第10章 名前を呼んで
喫茶店にてプリンと紅茶を全てたいらげてから、トウェインさんとジョンさんと別れ、中也さんには何も悟らせずになんとか拠点まで戻ってくる。
すると首領に呼ばれたのだろうか、芥川さんと途中の廊下で鉢合わせた。
「!…どうも」
「ああ、芥川か。手前も首領に呼ばれて?」
はい、と一言。
芥川さんはちらりと私を見てから若干雰囲気を緩めたような気がして、そこから一緒に首領の執務室へと歩いていった。

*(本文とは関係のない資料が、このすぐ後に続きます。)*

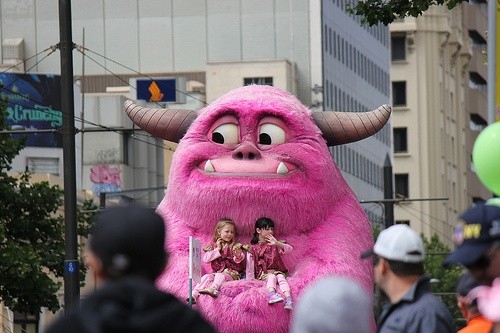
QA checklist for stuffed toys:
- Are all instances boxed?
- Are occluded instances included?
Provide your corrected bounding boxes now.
[124,85,391,333]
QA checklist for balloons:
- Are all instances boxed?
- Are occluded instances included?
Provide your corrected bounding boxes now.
[472,122,500,206]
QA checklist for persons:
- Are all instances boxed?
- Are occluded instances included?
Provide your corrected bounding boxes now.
[290,278,373,333]
[187,220,246,304]
[244,218,293,310]
[360,205,500,333]
[44,205,219,333]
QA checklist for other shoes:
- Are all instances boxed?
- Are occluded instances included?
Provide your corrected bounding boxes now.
[186,297,197,304]
[284,302,293,310]
[199,288,217,298]
[268,296,283,304]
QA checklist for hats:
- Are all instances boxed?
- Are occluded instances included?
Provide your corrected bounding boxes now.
[360,223,425,265]
[440,206,500,265]
[89,204,166,280]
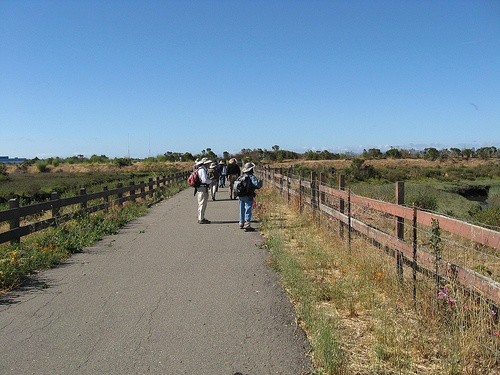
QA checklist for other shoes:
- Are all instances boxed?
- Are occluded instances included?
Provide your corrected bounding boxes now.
[244,223,255,232]
[239,222,245,229]
[199,221,211,224]
[197,219,208,223]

中也さんは私を見つけるまでの間に、自分の足で探偵社にまで赴いていったらしい。
他にも実際は色々と行っていたのだろうけれど、それ以外はなにも教えてくれなかった。
「よかったあああ蝶ちゃん!!もう家出しちゃったのかと思って!!」
『あはは……で、どうして御三方がここに?秘書制度でも取りやめますか?それとももういっその事私を中也さんの秘書に「「お前は探偵社と学校とあんだろが」」……過保護センサーめ…』
首領は私の様子をいつものように微笑ましく見ていて、その隣には先程紹介された秘書さん達が勢揃い。
……あんな人達の隣にいてあんな風にいつも通りでいられる首領が分からない。
私はこんなにも気分が悪くなってくるのに
私からしてみると、物凄く気持ちが悪い存在に思えてならないのに。
それでもそれを悟らせるとあの秘書さん達に怪しまれ、変な警戒心を持たれるだろう。
それはあってはならない事だ、どう動かれるか分からない上、何が目的なのかも分からないのだから。
「うん、蝶ちゃんからしてみるとかなり納得がいかないとは思うんだけどね?立候補をしてくれるくらいにはやる気もあるし、次から気を付けるように言い聞かせたから……ねえ?」
首領の声に従ってソラさんが頷く。
何かに怯えたように震えている。
なんだ?そんなに私は怖がらせてはいないはず。
すると何故か隣の中也さんがはあ、と息を漏らしてから、口を開く。
「悪かったよさっきは…やりすぎた。今はもう俺も頭は冷えてるし、それさえ守ってくれりゃあ俺は何も文句は……!?」
中也さんが何故か相手に謝ったかと思いきや、まだ懲りていないのか、ソラさんは私の目の前で再び中也さんに抱きついた。
私よりも背が高くて、中也さんと目線も近くて…そして恐ろしく気持ちが悪い。
そんな輩に中也さんに触れられるのに耐えられなくて、再び引き剥がそうと動こうとした。